The Breakdown of Democracy and the Return of Family Murders in Rome

Monday, April 14th, 2014

Randall Collins discusses the breakdown of democracy and the return of family murders in Rome:

The Roman Republic had a strong antipathy to kingship; when it came back, in the hereditary succession of the Caesars, its was accompanied by a renewal of family murders. The great founder and administrator Augustus kept domestic peace. He was personally very upright, moralistic, even prudish; but the younger generations of his family turned out just the opposite. Succession crises grew steadily bloodier through the next four rulers. It got so complicated you can’t tell the murders without a scorecard.

Augustus lived to be 77, and the only one of his children or grandchildren who survived him was his daughter Julia, who was so profligate with her lovers that he banished her and adopted as his heir a favorite general, Tiberius. Tiberius grew paranoid of conspiracies as his reign went on, resulting in a veritable reign of terror encouraged by his chief ministers, in which over 100 suspects were killed, and Tiberius’ only son was poisoned. Tiberius’ brother Drusus was long since dead, but his son Germanicus was another popular general; Tiberius had this nephew killed out of jealousy, along with his wife and two sons. To keep the lineage alive, the youngest of Germanicus’ sons was spared (only 7 years old at the time of these murders), and when Tiberius died (37 AD, at the age of 79), he had grown up to become the Emperor Caligula. Caligula in turn banished or murdered almost of all of his relatives except his incestuous sister; reigning only 4 years, he was killed by the Praetorian guard. The soldiers then put on the throne the only remaining member of the imperial household, Caligula’s old uncle Claudius, a retiring scholar, son of Tiberius’ brother Drusus. Claudius was an ineffectual emperor, run by his third wife Messalina– she married her own uncle. Notorious for her sexual appetite, Messalina also killed the daughters of Germanicus and Drusus, expanding the victim list from males to females to clear away potential rivals. Claudius finally had her killed when she married her lover in public. His next wife was even worse: Agrippina, one of the daughters of Germanicus that Messalina missed; she got Claudius to put aside his own son and adopt her son by a previous husband, Nero, as heir. That accomplished, she apparently poisoned Claudius.

Nero, finally, murdered Claudius’s son– just to make sure; then killed his own mother– the evil interfering Agrippina; followed by killing his wife, another wife, another daughter of Claudius who he offered to marry but was turned down, and took yet another wife after killing her husband. Finally the legions rose against him and he committed suicide, replaced by one of the generals. From then on, things moved away from family murders, into a pattern where the army generally decided the succession; in some periods of orderly rule the emperor would adopt a competent follower as his heir.

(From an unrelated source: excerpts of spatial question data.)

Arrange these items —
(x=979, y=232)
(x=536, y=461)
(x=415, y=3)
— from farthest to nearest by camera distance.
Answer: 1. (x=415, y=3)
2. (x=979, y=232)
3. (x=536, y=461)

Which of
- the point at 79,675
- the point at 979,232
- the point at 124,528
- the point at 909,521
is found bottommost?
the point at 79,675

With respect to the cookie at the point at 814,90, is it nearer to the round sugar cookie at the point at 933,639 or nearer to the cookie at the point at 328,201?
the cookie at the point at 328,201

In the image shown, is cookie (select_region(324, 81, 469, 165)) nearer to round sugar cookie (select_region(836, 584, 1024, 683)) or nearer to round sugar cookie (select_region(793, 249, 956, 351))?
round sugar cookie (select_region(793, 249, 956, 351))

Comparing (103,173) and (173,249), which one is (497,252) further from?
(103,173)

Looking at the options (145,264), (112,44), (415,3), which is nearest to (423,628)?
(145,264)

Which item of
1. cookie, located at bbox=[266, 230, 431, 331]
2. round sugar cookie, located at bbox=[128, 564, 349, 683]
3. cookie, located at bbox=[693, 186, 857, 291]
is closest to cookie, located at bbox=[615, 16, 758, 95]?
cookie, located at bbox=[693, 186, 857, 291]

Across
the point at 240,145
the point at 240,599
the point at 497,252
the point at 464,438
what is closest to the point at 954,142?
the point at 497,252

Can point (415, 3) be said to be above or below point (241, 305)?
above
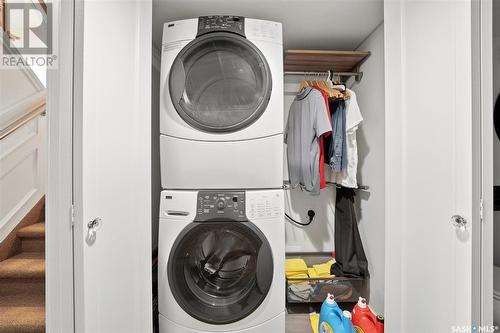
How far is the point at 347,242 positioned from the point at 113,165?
5.33 ft

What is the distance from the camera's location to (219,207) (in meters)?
1.31

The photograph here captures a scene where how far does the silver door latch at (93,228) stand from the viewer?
91 cm

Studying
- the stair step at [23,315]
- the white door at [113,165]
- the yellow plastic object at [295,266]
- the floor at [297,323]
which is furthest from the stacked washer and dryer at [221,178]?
the stair step at [23,315]

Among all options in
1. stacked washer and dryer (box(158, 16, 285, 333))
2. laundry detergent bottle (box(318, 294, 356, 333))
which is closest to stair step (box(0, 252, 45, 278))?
stacked washer and dryer (box(158, 16, 285, 333))

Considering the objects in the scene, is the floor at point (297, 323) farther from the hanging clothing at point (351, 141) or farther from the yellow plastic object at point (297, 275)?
the hanging clothing at point (351, 141)

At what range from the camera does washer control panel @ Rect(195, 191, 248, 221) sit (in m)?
1.31

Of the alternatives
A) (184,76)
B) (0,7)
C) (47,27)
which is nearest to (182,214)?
(184,76)

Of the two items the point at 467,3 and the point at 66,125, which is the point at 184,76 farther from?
the point at 467,3

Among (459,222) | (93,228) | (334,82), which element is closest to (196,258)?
(93,228)

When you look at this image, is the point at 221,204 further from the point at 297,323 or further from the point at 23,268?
the point at 297,323

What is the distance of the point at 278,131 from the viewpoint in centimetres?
135

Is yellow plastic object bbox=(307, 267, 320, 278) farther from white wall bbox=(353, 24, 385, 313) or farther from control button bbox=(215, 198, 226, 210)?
control button bbox=(215, 198, 226, 210)

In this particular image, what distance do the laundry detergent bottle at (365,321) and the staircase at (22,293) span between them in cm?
163

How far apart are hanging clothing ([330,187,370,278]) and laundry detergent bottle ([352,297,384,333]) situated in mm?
237
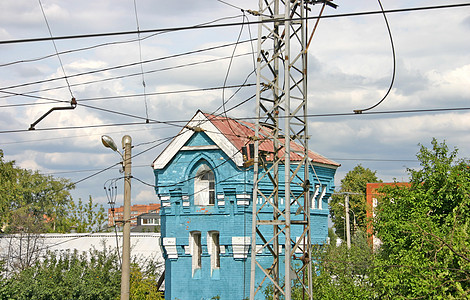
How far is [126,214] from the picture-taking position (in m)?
15.1

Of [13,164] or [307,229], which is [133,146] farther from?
[13,164]

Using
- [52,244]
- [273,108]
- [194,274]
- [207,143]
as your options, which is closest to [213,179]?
[207,143]

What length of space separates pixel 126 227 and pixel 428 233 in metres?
10.3

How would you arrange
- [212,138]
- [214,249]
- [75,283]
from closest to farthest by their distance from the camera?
1. [212,138]
2. [214,249]
3. [75,283]

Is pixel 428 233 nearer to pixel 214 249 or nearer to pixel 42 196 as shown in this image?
pixel 214 249

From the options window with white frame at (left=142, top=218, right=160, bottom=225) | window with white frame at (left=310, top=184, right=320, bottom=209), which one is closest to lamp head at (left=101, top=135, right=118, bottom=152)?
window with white frame at (left=310, top=184, right=320, bottom=209)

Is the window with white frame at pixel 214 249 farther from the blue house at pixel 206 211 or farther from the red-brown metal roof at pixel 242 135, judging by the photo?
the red-brown metal roof at pixel 242 135

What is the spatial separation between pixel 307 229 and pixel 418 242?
705cm

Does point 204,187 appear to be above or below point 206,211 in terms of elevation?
above

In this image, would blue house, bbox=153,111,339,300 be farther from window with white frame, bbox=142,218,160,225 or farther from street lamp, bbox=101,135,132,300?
window with white frame, bbox=142,218,160,225

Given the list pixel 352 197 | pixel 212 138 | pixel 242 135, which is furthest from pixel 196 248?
pixel 352 197

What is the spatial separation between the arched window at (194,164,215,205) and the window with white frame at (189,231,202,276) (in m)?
1.40

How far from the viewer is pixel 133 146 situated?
51.8 ft

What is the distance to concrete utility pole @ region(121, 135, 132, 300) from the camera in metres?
14.8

It was almost an experiment in all the things that can go wrong with family succession: aging rulers who outlive their own children; spoiled brats with unlimited resources surrounded by plotters; paranoia about conspiracies leading to preemptive murdering of all possible candidates, in turn resulting in even more unsuitable candidates, either completely unworldly types like Claudius or irresponsible pleasure-seekers like Caligula and Nero, Messalina and Agrippina. The amount of husband-murdering, wife-murdering, child-murdering, and even mother-murdering that went on match pretty much anything that the Greek dramatists could have plotted from their nightmares, without the dignity of projection into the world of myth.

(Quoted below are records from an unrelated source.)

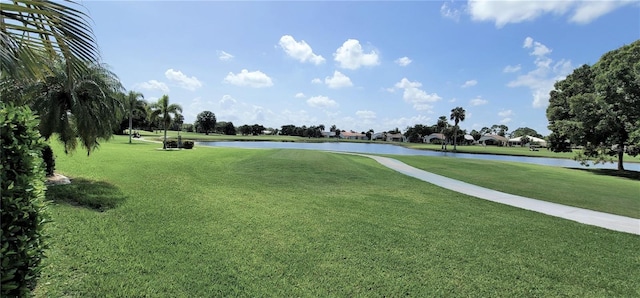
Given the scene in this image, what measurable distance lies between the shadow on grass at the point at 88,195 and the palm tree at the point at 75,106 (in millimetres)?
1542

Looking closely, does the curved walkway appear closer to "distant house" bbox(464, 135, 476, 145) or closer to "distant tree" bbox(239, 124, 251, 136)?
"distant tree" bbox(239, 124, 251, 136)

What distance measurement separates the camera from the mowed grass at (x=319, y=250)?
3551 mm

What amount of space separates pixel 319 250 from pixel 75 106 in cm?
790

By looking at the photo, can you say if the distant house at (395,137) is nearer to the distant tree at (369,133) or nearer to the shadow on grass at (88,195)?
the distant tree at (369,133)

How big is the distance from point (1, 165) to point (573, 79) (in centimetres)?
3913

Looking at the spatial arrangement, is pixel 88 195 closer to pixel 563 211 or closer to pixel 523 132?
pixel 563 211

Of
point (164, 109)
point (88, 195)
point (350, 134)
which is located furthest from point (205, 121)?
point (88, 195)

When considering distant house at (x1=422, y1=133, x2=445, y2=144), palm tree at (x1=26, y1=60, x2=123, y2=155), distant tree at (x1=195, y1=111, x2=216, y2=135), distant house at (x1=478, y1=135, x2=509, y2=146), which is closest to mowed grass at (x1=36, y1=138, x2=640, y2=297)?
palm tree at (x1=26, y1=60, x2=123, y2=155)

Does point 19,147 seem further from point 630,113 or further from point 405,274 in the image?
point 630,113

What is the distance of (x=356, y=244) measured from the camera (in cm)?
498

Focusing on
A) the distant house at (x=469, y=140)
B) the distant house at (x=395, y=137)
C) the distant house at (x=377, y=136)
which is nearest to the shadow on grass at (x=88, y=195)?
the distant house at (x=469, y=140)

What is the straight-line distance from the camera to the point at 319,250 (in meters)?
4.65

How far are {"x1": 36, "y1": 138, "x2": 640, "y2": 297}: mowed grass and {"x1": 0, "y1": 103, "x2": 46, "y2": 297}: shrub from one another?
0.59 metres

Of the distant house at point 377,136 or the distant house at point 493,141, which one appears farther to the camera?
the distant house at point 377,136
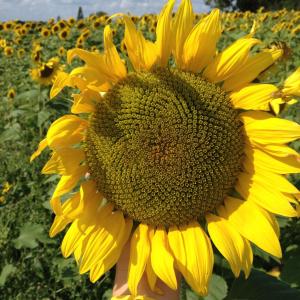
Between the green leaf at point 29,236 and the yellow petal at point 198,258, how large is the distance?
204cm

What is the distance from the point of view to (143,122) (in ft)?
5.01

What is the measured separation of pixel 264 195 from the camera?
1.51 m

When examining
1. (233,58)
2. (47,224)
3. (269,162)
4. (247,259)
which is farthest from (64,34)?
(247,259)

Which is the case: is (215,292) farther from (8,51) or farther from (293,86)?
(8,51)

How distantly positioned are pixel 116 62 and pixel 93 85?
0.11m

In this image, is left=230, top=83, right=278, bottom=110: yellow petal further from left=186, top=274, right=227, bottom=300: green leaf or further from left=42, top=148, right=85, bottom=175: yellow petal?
left=186, top=274, right=227, bottom=300: green leaf

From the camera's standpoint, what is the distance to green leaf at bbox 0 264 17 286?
322cm

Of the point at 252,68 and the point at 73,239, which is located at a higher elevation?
the point at 252,68

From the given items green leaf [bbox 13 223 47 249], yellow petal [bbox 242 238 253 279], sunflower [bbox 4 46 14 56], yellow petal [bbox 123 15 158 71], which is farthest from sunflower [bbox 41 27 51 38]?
yellow petal [bbox 242 238 253 279]

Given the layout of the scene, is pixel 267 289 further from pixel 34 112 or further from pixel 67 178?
pixel 34 112

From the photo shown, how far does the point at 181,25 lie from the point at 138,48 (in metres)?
0.16

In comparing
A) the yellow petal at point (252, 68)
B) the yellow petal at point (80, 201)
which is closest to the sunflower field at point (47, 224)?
the yellow petal at point (252, 68)

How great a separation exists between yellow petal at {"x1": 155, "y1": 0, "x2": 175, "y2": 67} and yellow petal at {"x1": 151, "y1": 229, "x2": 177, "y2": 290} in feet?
2.04

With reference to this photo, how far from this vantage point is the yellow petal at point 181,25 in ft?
4.89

I am aware that the structural conditions listed for the family murders in the Persian/Greek period do not all hold for the Roman period. The early Roman Empire was not a time of complicated multi-sided geopolitics; nor of exiles and pretenders at foreign courts eager to interfere. What was similar was hereditary rule based on personal loyalty, without checks and balances or administrative bureaucracy; and legitimate succession through marriages calculated purely for political advantage. The Romans seemed more reflective about it, in the sense that they looked for plots everywhere and engaged in paranoid purges to forestall possible rivals. Arranged marriages did exist in Rome, becoming quite prominent during the last two generations of the Republic, when the country went through repeated civil wars.

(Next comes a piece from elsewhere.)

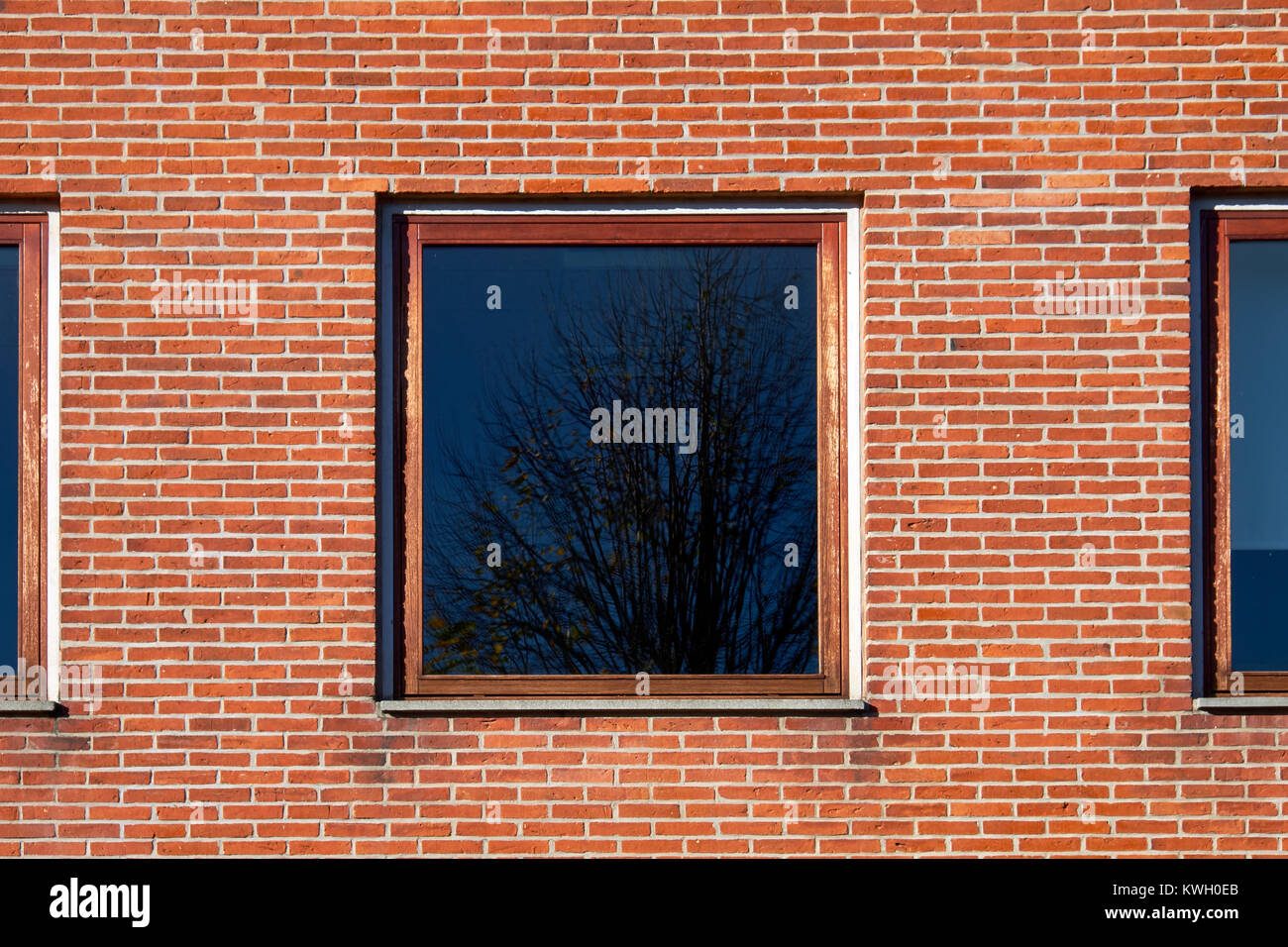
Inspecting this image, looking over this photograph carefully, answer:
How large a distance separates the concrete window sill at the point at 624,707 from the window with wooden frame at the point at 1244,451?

Despite the strong patriarchal structure, maternal connections became important; for instance Julius Caesar got his start by being related through his mother to Marius, the famous general and leader of the liberal faction during the Social Wars. Julius made his daughter Julia marry his various political allies, and divorce them when alliances changed. Since Rome did not have polygamy, divorce became common. Elite women got used to being important political actors—like Anthony’s wife, who carried on politics in Italy during his absences. The situation became more gender-symmetrical as the Empire was established; strong rulers like Augustus insisted that his favorite generals divorce their wives to marry into his family. This helps explain why there were women like Messalina and Agrippina. Roman women of the elite, unlike in Greece, were much more active schemers in their own interest; the nearest Greek equivalents were Alexander’s mother, and the last Cleopatra.

The classical Greek/Persian situation did reappear in some later instances, as in England during the time of Henry VIII and his 6 wives, in the midst of volatile foreign alliances and religious side-switching. It culminated in the struggle between two of his daughters, Queen Mary (“bloody Mary”) and Queen Elizabeth, the latter winning out via a series of revolts, plots, stake-burnings, and executions. Once parliamentary rule was established, murders inside elite families became a thing of the past.

Comments

  1. Bruce says:

    match pretty much anything the Greek dramatists could have plotted

    My dad, who read Latin well (I don’t at all) really liked Edith Hamilton’s view that the Romans were “square” about Greek culture. They really believed in it, and really acted on their beliefs. I wonder how many Romans watched classic Greek drama about playing WhackaMole with kinfolk, took it seriously, and acted on it.